Die Entwicklung der psychischen Erkrankungen, erklärte der Sprecher, sei jedoch ein langfristiger Trend. Die Ursachen würden gesellschaftlich kontrovers diskutiert. Einerseits würde als Begründung für den Trend eine bessere Dokumentation durch gestiegenes Bewusstsein der Ärzt*innen und einer größeren gesellschaftlichen Akzeptanz angeführt.
Danach nannte der AOK-Sprecher einen ganzen Komplex von auf die Arbeitswelt bezogenen Ursachen: die »Zunahme belastender Arbeitsbedingungen in der modernen Arbeitswelt«, »die Transformation von der Industriegesellschaft zur Dienstleistungsgesellschaft«, die wachsende Verbreitung von »modernen Kommunikationstechnologien«, »die zunehmende Eigenverantwortung für Ablauf und Erfolg von Arbeitsprozessen«, »die Beschleunigung sämtlicher Arbeitsprozesse bei steigender Komplexität« und »die Ausbreitung beruflicher Unsicherheit angesichts zunehmend unplanbarer Berufsbiografien«.
Ronny Kretschmer kommt zu einer ganz ähnlichen Einschätzung. Der gesundheitspolitische Sprecher der Linksfraktion im Brandenburger Landtag meint zu »nd«, dass Erkrankungen der Psyche auch im Vergleich zu jenen des Bewegungsapparats seit Jahren zunehmen würden. Kretschmer stellt gleichermaßen die Arbeit als Feld von Ursachen für psychische Erkrankungen heraus. Er spricht von »Arbeitsverdichtung und Stress im Arbeitsleben«, die diese Entwicklung permanent verstärken würden.

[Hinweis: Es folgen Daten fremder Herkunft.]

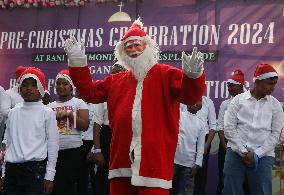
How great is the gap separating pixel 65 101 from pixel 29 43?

Eine repräsentative Beschäftigtenumfrage des Wido habe ergeben, »dass fast alle Befragten über psychische Beschwerden«, »die durch die Arbeit entstanden sind«, berichtet hätten. Diese Zahlen seien zuletzt zwar gesunken, würden aber noch immer über dem Stand von vor der Covid-19-Pandemie liegen, teilte der AOK-Sprecher mit. Am häufigsten hätten die Befragten »Erschöpfung (78 Prozent), Wut und Verärgerung (75 Prozent) und Lustlosigkeit (66 Prozent)« als Beschwerden genannt.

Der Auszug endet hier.